Так повторялось из раза в раз. Когда мистер Гриффин ее спрашивал, мальчик смотрел не на нее, а в окно, поверх полей, на зимний дождь, сеявший с высоты на размокшие стебли кукурузы. На горизонте за полями виднелся лес - размытая, без объема и глубины, полоска, такая же далекая, как небо, серое и беззвучное, будто провисшая кожа барабана. Под черневшими вдали ветвями, ступая по набухшему лиственному настилу, можно было бы пройти совершенно бесшумно.
Так повторялось из раза в раз. На вопрос отвечал кто-нибудь другой. Все к этому привыкли - она была известная тупица. Если мистер Гриффин обращался к нему: "Ну а вы, Стив Адамс, можете нам ответить?" - он отвечал. Но однажды, уже открыв рот для ответа, он встретил ее взгляд, спокойный и насмешливый. "Я не знаю", - сказал он.
Пузатая печка круглый день краснела от жара. Окна запотевали, буквы учебников таяли в полутьме. На большой перемене старшеклассницы ели завтраки, усевшись у печки. От жара щеки румянились, в голосах слышалось возбуждение. Стив иногда съедал завтрак за партой - он ел сосредоточенно, после каждого откуса разглядывая выгрызенное в хлебе полукружье. Он слышал девические голоса и обдумывал какую-нибудь из фраз так же сосредоточенно, как рассматривал след зубов на хлебе. Слышал голос Элен Бомонт: "...а я Фрэнку говорю: "Мне это безразлично". Тщательно сминал замасленную бумагу.
- Стив, - окликнула его Сибил Барнс, - хочешь торта? - Худая, смуглая, она становилась злой и недовольной, когда делала что-нибудь приятное, точно стыдясь, что поддается такой пошлой слабости. - Бери, - сказала она резко, хороший, шоколадный.
Он подошел и, протянув руку за тортом, правой оперся на ее парту.
- Господи, - сказала она, - какая у тебя гадкая бородавка.
Левая рука застыла на полпути, он посмотрел на свою распластанную по парте кисть. Бородавка, толстая, в коросте, мерзко торчала у ногтя на указательном пальце. Он медленно подогнул палец, пряча ноготь в укрытие ладони, оставив на виду только сустав - тупой, как обрубок на руке Люка Смита, работавшего на отцовской лесопилке.
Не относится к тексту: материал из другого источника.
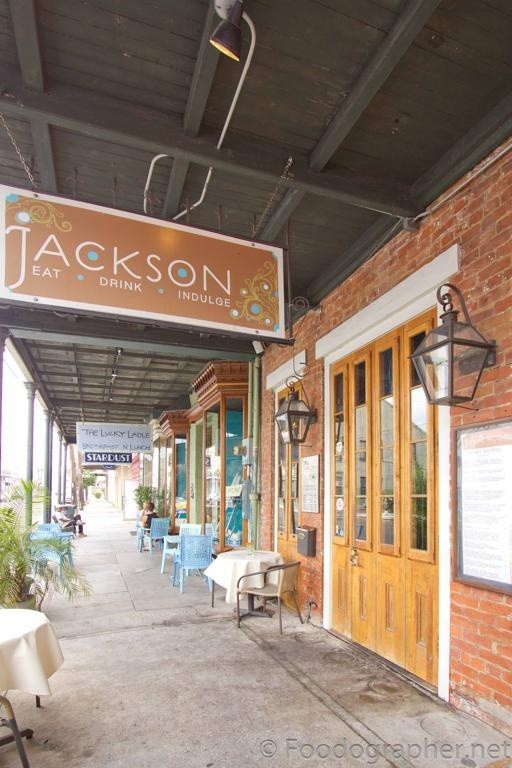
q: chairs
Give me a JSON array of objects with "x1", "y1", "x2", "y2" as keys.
[
  {"x1": 2, "y1": 503, "x2": 83, "y2": 768},
  {"x1": 129, "y1": 485, "x2": 305, "y2": 634}
]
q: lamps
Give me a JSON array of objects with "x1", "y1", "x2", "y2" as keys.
[
  {"x1": 409, "y1": 279, "x2": 497, "y2": 415},
  {"x1": 274, "y1": 373, "x2": 318, "y2": 448},
  {"x1": 207, "y1": 0, "x2": 247, "y2": 64}
]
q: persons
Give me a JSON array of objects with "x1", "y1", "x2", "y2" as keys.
[
  {"x1": 140, "y1": 501, "x2": 164, "y2": 544},
  {"x1": 55, "y1": 505, "x2": 87, "y2": 537}
]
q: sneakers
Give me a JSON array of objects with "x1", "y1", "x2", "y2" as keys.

- Покажи, - приказала Сибил.
- Пустяки, - ответил он.
Она осторожно взяла палец.
- Такую не сведешь, - сказала она.
- Пустяки, - повторил он.
Он выдернул руку и вернулся за свою парту. От шоколада стало сухо, горько. Он слышал голоса, голос Элен Бомонт: "...а я Фрэнку говорю: "Мне это безразлично".
Этим вечером, голый, он встал перед умывальным зеркалом и поднял руку к груди. Рука в зеркале на фоне белой кожи была серой и скрюченной, будто огромный паук, бородавка - чудовищной. Лицо в зеркало не попадало. Он быстро натянул ночную рубашку, присел на изразцы перед камином и уставился на разваливающиеся золотые угли. Из соседней комнаты донесся голос матери.